━━ TEXTAUSZUG ━━
Auch das schleppende und meditative von „Weissensee“ war damals nicht courant nomal. Für mich ist das immer noch so frisch wie am ersten Tag, wobei ich gerne zugebe, ich wäre mir nicht sicher, ob ich die LP durchhalten würde, würde man sie mir 2021 zum ersten Mal vorspielen wollen. Daher auch meine Skepsis betreffend den zu spät Geborenen und deren Meinung zu 50 Jahre alter und geographisch eingeschränkter Musik.

 

Die ganze LP ist natürlich ein Klassiker und eigentlich möchte ich keine Komposition über die andere setzen, aber „Im Glück“ ist so etwas wie eine Zeitreise, am ehesten zu vergleichen mit „Weissensee“. Ruhig und meditativ und kilometerweit weg von Rock und Pop und trotzdem in dem Genre zu Hause. Ich verwehre mich gegen das Etikett „Ambient“, das ist bei mir negativ besetzt. Das ist eben Neu! mit ihrer Musik gegen alle Konventionen.

 

„Negativland“ ist dann schon wieder eher ein Rockstück, von Motorik bestimmt und einem Presslufthammer als Intro. Ich hab ganz vergessen zu erwähnen, das bis jetzt kein Gesang hinzugekommen ist. Die bisherigen 5 Tracks waren ausschliesslich Instrumentalstücke. Da ich aber ziemlich schnell auf der Jazzwelle geritten bin, haben mich fehlende Sänger nie gross irritiert. Hauptsache die Musik war spannend, da kann man gerne auch mal die Klappe halten. Hier kommt auch wieder das Industrial Genre durch, welches ich schon angesprochen habe.

 

Und den Abschluss bildet „Lieber Honig“. Meine Fresse, habe ich damals Leute mit dem Stück geärgert (und finde es immer noch sensationell gut). Akustische Gitarre (Klaus Dinger) und Stimme (ebenfalls Klaus Dinger). Der Track ist langsam und fällt fast auseinander. Klaus Dinger röchelt mehr als das er singt. Sehr eindrückliche Komposition, aber man muss sich darauf einlassen wollen. Ein Freund sagte mir mal, dass es sich dabei wohl um einen Blues handeln würde. Kann sein, ich hörs nicht raus. Anscheinend stand das Studio in der Nähe eines Baches, hier wird wieder Wassergeplätscher wie auf Seite eins eingesetzt.
━━━
Kopieren Sie aus dem Textauszug über die Neu!-LP den Abschnitt von „Auch das schleppende“ bis „geographisch eingeschränkter Musik.“ wortgetreu.
━━ BEREITGESTELLTE DATEN ━━
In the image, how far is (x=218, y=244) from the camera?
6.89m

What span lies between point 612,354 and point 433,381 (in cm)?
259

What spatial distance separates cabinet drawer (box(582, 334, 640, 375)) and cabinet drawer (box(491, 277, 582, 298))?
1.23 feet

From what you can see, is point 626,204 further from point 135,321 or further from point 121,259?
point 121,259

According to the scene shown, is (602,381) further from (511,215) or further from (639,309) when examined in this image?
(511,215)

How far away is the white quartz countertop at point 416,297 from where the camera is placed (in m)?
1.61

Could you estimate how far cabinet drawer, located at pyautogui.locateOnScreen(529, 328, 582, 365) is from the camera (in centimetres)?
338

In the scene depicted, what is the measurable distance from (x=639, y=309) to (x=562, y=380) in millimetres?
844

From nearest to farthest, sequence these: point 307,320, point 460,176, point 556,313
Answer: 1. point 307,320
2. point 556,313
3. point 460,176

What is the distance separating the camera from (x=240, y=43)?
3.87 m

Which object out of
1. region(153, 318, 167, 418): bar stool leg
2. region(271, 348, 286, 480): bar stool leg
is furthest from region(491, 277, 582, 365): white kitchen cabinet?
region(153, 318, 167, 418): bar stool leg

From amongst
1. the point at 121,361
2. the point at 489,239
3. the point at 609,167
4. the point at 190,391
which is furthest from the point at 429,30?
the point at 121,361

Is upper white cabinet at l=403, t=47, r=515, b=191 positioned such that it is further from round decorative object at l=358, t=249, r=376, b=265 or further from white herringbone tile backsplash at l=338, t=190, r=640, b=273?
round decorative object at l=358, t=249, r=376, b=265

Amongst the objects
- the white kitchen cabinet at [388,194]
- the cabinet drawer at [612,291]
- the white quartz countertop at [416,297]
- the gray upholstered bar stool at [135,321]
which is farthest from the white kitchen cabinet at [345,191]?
━━━
━━ BEREITGESTELLTE DATEN ━━
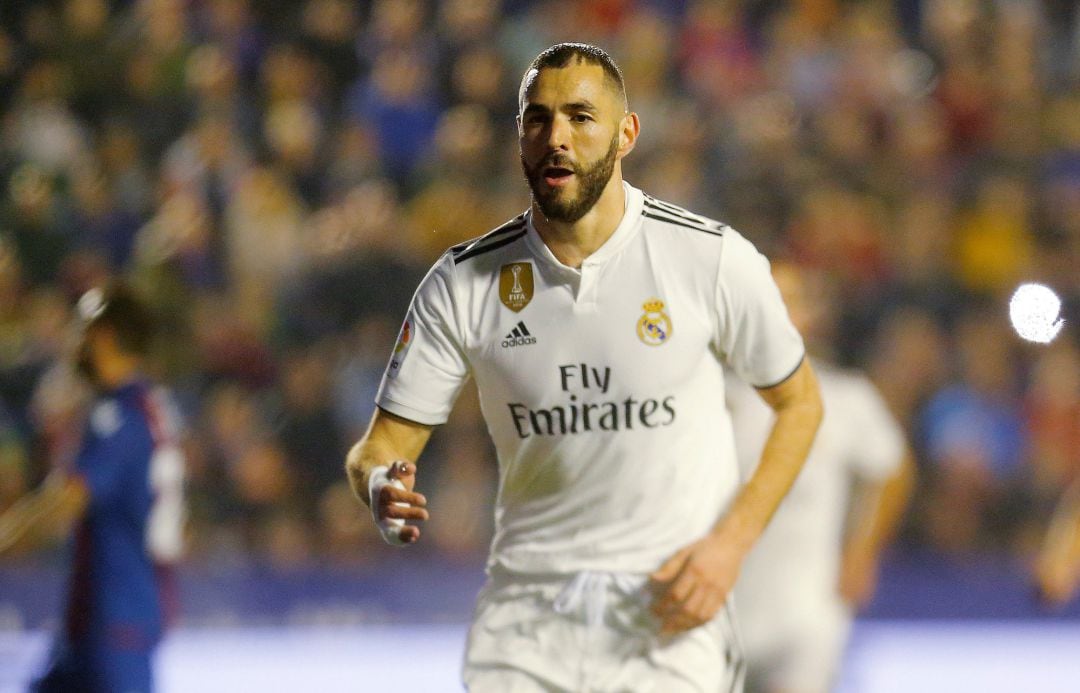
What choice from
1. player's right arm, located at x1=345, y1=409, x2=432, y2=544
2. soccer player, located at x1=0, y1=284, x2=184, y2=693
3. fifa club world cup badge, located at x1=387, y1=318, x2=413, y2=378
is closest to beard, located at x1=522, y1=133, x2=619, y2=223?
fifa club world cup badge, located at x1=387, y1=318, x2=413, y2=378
━━━
━━ BEREITGESTELLTE DATEN ━━
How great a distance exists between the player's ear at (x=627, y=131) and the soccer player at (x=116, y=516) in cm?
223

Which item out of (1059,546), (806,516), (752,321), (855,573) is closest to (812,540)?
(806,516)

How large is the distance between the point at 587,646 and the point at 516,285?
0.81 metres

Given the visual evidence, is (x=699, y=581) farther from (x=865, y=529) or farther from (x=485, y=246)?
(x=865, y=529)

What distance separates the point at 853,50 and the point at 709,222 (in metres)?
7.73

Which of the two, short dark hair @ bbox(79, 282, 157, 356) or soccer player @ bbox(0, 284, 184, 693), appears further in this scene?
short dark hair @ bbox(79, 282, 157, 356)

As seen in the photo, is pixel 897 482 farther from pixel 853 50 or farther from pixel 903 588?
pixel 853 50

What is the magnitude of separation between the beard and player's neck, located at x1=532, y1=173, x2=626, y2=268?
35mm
━━━
■ LÖSUNG ■
Auch das schleppende und meditative von „Weissensee“ war damals nicht courant nomal. Für mich ist das immer noch so frisch wie am ersten Tag, wobei ich gerne zugebe, ich wäre mir nicht sicher, ob ich die LP durchhalten würde, würde man sie mir 2021 zum ersten Mal vorspielen wollen. Daher auch meine Skepsis betreffend den zu spät Geborenen und deren Meinung zu 50 Jahre alter und geographisch eingeschränkter Musik.